Sur l’application de l’article 700 du code de procédure civile
Il parait inéquitable de laisser à la charge des demandeurs les frais irrépétibles et non compris dans les dépens. Il convient de leur allouer à ce titre à chacun une indemnité de 3000 euros.

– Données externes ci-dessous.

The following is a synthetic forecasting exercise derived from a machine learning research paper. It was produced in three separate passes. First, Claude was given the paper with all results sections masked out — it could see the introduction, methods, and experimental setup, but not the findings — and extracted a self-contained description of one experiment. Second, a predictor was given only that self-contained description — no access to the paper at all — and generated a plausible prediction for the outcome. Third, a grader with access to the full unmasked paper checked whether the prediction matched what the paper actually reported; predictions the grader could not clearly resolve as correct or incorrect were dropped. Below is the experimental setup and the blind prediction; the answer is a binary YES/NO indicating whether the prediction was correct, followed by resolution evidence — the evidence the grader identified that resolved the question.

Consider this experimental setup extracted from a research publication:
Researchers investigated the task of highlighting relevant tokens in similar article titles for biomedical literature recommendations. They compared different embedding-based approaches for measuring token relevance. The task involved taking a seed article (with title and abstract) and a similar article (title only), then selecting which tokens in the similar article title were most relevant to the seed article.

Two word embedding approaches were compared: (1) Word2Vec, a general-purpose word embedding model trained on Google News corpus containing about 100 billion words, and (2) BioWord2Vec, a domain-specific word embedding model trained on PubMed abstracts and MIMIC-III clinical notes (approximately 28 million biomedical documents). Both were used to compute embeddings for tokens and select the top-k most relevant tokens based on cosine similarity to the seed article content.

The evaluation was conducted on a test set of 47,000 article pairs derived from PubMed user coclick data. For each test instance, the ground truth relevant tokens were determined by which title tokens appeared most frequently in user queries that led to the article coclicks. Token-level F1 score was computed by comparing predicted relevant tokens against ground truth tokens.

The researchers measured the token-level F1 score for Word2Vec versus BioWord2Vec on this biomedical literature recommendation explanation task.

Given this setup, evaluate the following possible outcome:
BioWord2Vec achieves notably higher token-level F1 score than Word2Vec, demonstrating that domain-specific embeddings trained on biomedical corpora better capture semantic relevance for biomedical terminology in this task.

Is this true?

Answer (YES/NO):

Sur l’exécution provisoire
Il parait nécessaire en l’espèce et compatible avec la nature de l’affaire d’ordonner l’exécution provisoire de la présente décision.
Sur les dépens
La défenderesse succombant dans ses prétentions doit être condamnée aux entiers dépens.
PAR CES MOTIFS
Le tribunal statuant contradictoirement, en premier ressort et par décision remise au greffe,
Dit que M. X… Y… dit B… Y… et Melle A…, en leurs qualités de coauteurs scénaristes et M. X… Y… dit B… Y… en sa qualité de réalisateur, sont titulaires de droits d’auteurs sur l’oeuvre intitulé » REQUIEM POUR UN EGOISTE » et qu’ils sont en conséquence recevables à agir en contrefaçon,
Dit que M. X… Y… et Melle A…, coauteurs scénaristes et M. X… Y… réalisateur, n’ont donné aucune autorisation à la société SO NICE PRODUCTION pour la reproduction et la diffusion de tout ou partie du court métrage « REQUIEM POUR UN EGOISTE »,
Dit que la société SO NICE PRODUCTION a reproduit illicitement les extraits du court métrage « REQUIEM POUR UN EGOISTE » dans I’émission « JE SUIS UNE CELEBRITE, SORTEZ MOI DE LA », produite par elle et diffusée sur TF1 le 14 avril 2006 à 20h50,
Dit que la société SO NICE PRODUCTION a modifié, sans autorisation, le montage et la musique du court métrage « REQUIEM POUR UN EGOISTE » pour la diffusion litigieuse,
Dit que la société SO NICE PRODUCTION a ainsi porté atteinte aux droits moraux et patrimoniaux de M. Y… et Melle A… sur cette oeuvre et ainsi commis des actes de contrefaçon,
Ordonne le retrait des images litigieuses des cassettes et de tout support analogique et numérique de l’émission,
Condamne la société SO NICE PRODUCTIONS à payer à M. X… Y… la somme de 4000 euros et à Mlle A… la somme de 2. 000 euros de dommages et intérêts au titre du préjudice patrimonial,
Condamne la société SO NICE PRODUCTIONS à leur payer à M. Y… la somme de 4000 euros et à Mlle A… la somme de 2. 000 euros au titre des atteintes au droit moral des coauteurs, au droit de paternité et au respect de leur qualité et du respect due à l’intégrité de l’ uvre et à son titre,
Rejette les demandes reconventionnelles de la société SO NICE PRODUCTIONS,
Ordonne l’exécution provisoire,
Condamne la société SO NICE PRODUCTIONS à payer à M. X… Y… et Melle A… à chacun la somme de 3000 euros au titre de l’article 700 du nouveau code de procédure civile,
Condamne la société SO NICE PRODUCTION aux entiers dépens.